Original title: Angustia
Ophthalmologist's assistant John (Michael Lerner) is losing his eyesight and his mind. Assisted and/or hindered through the hypnotic influence of his mother (Zelda Rubinstein), John begins to remove the eyes of various unwilling donors. His killing spree eventually leads John into a movie theatre where he goes to work with particular relish. However, the mommy's boy and his serial killer habit are only a movie inside of a movie.
Teenage girls Patty and Linda (Talia Paul and Clara Pastor) are sitting in their own movie watching John's, but their mix of popcorn-munching and naked panic in reaction to the peculiar happenings on screen - respectively - is just the beginning, for someone starts killing off the patrons of their cinema, though in a less sexy style than John is using. The borders between movies, or between movie and reality, become exceedingly porous for everyone involved.
Spanish director Bigas Luna's Anguish is a fascinating movie, and one of the most interesting and successful attempts at that whole "horror movie inside of a horror movie" thing.
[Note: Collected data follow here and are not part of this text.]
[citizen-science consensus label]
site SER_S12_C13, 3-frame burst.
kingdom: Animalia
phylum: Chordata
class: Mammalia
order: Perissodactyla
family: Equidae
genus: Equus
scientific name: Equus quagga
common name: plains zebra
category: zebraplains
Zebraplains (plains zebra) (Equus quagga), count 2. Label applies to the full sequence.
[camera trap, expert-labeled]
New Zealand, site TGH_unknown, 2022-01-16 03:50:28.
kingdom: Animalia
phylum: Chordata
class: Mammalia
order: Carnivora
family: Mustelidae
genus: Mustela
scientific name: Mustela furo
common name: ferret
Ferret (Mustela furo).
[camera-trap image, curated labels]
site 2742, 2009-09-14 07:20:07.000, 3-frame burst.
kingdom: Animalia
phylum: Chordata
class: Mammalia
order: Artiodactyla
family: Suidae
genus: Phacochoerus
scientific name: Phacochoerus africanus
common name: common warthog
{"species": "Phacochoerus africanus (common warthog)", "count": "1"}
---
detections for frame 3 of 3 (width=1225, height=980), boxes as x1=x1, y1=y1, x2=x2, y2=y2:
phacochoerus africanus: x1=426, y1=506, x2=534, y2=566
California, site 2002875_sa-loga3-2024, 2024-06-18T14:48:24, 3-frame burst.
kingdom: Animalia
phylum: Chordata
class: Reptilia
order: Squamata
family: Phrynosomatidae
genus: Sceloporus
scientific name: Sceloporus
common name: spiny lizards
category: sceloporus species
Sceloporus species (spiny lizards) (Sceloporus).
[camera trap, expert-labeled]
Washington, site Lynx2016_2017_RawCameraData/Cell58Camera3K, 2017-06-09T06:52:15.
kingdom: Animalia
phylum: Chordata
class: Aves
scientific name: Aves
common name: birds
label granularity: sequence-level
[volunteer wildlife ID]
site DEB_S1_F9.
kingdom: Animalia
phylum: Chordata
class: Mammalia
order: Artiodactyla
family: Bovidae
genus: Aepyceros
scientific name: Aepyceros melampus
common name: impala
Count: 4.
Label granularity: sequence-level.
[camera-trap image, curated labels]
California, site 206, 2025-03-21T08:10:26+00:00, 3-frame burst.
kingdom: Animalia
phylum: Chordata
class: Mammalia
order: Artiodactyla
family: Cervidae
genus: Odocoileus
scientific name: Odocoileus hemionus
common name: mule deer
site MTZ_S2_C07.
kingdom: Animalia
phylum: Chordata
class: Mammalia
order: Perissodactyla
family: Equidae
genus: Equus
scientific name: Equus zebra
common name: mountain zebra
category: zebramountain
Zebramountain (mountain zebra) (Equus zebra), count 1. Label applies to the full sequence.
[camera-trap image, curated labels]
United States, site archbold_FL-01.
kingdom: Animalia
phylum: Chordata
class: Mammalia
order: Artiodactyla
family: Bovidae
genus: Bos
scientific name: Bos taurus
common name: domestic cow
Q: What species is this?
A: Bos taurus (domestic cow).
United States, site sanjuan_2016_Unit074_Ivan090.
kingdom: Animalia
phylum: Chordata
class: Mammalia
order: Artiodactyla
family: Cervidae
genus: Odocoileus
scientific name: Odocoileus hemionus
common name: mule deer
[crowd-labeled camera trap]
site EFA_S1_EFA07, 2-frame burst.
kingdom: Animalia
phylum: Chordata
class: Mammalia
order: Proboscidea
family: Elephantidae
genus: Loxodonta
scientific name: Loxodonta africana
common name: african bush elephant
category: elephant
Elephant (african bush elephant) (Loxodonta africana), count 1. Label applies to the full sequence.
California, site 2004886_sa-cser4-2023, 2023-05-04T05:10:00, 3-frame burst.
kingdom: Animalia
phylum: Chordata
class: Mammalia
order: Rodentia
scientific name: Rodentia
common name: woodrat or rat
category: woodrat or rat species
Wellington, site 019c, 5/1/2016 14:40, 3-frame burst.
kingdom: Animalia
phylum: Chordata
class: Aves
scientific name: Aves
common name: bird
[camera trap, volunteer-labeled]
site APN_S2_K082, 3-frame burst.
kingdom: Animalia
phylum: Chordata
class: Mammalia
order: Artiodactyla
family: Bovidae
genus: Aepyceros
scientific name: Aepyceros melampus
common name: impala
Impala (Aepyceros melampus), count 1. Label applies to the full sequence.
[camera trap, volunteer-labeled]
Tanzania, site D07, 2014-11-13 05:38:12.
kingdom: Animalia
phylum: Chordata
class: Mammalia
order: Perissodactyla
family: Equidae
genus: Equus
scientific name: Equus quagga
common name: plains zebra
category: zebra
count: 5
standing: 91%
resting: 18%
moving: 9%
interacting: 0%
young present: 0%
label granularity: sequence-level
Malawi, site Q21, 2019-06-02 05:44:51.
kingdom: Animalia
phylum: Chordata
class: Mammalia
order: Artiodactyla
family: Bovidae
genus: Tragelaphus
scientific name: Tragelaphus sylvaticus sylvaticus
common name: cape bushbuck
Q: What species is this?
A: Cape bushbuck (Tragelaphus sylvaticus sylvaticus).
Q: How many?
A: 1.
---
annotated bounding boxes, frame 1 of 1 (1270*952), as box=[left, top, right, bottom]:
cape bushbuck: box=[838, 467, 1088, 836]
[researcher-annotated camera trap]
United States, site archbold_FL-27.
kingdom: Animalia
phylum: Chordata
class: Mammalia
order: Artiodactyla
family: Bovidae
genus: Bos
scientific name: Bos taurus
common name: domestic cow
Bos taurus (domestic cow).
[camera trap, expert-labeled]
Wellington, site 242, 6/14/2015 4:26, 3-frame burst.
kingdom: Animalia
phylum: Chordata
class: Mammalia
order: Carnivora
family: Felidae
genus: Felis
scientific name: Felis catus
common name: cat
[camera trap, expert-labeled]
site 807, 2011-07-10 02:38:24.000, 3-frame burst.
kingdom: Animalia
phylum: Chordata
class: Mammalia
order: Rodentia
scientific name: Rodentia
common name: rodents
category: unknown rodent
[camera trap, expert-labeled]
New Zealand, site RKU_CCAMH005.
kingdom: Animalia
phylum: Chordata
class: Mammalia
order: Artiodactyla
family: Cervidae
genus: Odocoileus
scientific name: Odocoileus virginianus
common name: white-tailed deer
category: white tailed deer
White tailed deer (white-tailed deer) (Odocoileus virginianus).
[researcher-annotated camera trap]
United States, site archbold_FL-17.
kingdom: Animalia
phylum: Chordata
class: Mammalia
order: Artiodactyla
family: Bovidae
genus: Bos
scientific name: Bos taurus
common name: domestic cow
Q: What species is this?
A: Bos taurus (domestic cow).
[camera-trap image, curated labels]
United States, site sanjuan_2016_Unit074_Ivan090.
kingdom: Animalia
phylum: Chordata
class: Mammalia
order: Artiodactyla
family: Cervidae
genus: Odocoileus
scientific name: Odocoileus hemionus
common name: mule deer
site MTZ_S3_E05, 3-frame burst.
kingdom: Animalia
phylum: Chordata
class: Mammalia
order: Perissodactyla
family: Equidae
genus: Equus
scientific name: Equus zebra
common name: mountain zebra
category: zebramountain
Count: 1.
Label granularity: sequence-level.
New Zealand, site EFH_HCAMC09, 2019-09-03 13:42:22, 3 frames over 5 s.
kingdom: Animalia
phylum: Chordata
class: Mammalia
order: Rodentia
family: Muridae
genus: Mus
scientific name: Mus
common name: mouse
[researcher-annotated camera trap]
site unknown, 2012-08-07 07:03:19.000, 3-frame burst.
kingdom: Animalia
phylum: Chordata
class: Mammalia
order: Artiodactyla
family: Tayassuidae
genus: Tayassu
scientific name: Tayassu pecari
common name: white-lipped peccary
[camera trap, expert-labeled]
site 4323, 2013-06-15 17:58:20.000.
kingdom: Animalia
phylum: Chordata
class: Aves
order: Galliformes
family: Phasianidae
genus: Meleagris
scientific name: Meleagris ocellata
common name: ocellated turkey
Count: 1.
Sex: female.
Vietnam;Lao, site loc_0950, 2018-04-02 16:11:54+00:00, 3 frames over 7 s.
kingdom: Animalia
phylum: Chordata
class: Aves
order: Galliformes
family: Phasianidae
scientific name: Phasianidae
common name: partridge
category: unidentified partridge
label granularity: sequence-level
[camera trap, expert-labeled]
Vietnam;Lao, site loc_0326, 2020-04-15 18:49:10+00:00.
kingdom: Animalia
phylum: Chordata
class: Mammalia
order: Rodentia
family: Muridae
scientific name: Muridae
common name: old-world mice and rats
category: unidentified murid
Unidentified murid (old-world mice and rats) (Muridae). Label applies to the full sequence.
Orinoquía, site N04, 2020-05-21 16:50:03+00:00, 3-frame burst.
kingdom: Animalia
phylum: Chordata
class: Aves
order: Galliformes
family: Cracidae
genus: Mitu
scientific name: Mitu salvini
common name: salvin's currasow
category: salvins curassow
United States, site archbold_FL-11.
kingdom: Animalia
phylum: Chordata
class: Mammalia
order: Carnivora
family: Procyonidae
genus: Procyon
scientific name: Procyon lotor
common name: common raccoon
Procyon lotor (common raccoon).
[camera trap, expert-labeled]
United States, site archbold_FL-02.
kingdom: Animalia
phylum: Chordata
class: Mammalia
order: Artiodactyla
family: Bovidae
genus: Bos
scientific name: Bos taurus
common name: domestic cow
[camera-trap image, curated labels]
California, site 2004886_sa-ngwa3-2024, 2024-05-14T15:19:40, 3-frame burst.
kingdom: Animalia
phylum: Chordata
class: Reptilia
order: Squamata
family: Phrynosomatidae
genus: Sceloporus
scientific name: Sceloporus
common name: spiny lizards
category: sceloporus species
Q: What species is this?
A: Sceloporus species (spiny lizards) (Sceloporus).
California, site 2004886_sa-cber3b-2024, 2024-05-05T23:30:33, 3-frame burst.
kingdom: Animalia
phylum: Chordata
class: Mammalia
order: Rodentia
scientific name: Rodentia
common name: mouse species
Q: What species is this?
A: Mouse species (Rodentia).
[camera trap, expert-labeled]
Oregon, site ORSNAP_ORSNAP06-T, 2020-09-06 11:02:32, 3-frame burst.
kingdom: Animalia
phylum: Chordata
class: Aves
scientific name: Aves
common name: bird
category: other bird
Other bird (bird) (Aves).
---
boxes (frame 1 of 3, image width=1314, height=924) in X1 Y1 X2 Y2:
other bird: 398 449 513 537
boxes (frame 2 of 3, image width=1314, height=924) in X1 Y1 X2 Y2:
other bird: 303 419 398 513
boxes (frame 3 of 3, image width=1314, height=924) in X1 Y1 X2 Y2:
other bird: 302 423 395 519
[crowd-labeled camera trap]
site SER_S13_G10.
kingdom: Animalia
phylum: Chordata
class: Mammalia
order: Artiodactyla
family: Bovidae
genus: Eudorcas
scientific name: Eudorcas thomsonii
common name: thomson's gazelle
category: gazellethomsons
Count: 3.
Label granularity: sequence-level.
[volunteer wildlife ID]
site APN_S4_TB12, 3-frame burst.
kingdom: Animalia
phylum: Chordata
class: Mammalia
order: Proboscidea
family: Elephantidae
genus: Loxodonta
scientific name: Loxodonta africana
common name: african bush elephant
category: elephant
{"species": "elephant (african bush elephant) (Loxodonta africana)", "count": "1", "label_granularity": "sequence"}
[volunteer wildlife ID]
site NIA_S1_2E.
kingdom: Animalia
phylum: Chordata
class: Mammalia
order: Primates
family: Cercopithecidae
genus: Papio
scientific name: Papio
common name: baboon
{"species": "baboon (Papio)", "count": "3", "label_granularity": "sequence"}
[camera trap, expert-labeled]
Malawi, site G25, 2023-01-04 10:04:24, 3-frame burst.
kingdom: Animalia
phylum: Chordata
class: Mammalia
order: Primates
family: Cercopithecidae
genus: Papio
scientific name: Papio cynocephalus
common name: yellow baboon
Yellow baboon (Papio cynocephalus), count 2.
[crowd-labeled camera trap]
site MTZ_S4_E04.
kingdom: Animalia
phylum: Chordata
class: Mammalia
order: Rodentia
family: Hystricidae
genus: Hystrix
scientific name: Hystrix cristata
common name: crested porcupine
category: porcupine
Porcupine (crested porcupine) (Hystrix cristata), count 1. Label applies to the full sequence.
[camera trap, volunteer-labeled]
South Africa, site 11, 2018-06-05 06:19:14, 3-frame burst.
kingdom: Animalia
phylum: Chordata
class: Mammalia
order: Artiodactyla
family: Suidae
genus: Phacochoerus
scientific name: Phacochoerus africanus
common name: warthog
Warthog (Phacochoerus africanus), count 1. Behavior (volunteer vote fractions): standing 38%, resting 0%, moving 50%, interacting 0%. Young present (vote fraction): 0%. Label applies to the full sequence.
When films go as meta as this one does, they sometimes tend to put too large of an emphasis on the ironic or the satirical elements, leaving any chance of an emotional connection (and I do think a film absolutely needs this kind of connection as much as it needs an intellectual one) with its audience by the wayside.
Anguish for its part works on all levels it reaches for at once. Taken completely at face value, it's two fantastic thrillers at once - the eyeball killer one a giallo style experience in exciting weirdness, the other one a more naturalistic piece made with the same expertise and sense of style. Yet it's also a film which questions even the realism of its supposedly realistic parts, permanently asking questions about not just the nature of reality, the nature of realism, the influence of movies on reality (which of the two movies we see is really mirroring which?), but also the question if the per definition more realistic also is the more real. After all, these borders tend to blur when the murderer of one movie kills for the approval of the mother of the other movie's murderer, even more so once it becomes quite unclear if the first movie's murderer doesn't have the ability to enter the second one, though he might do so only in a character's mind. And that's before we come to the ending titles where another movie audience watches said titles. It's all rather complex, and yet Luna never loses control over his material, with every (stylish, brilliant) shot clearly made for a reason.
On another level, Anguish is also a film about the power of the Weird over mainline reality. This aspect of the movie is perfectly incorporated in Rubinstein's performance. Her character, in all her ambiguous oddness, has no trouble drifting through the movie screen into the minds of the audience (both the real and the imagined one), changing the reality of those she comes in contact with in one way or the other. It is after all the nature of the Weird to infect reality until ideas of order, of cause and effect begin to disappear.
This moment when the quotidian transforms (deforms?), is what Anguish is all about for me; that it's also a great meta-thriller is nearly beside the point.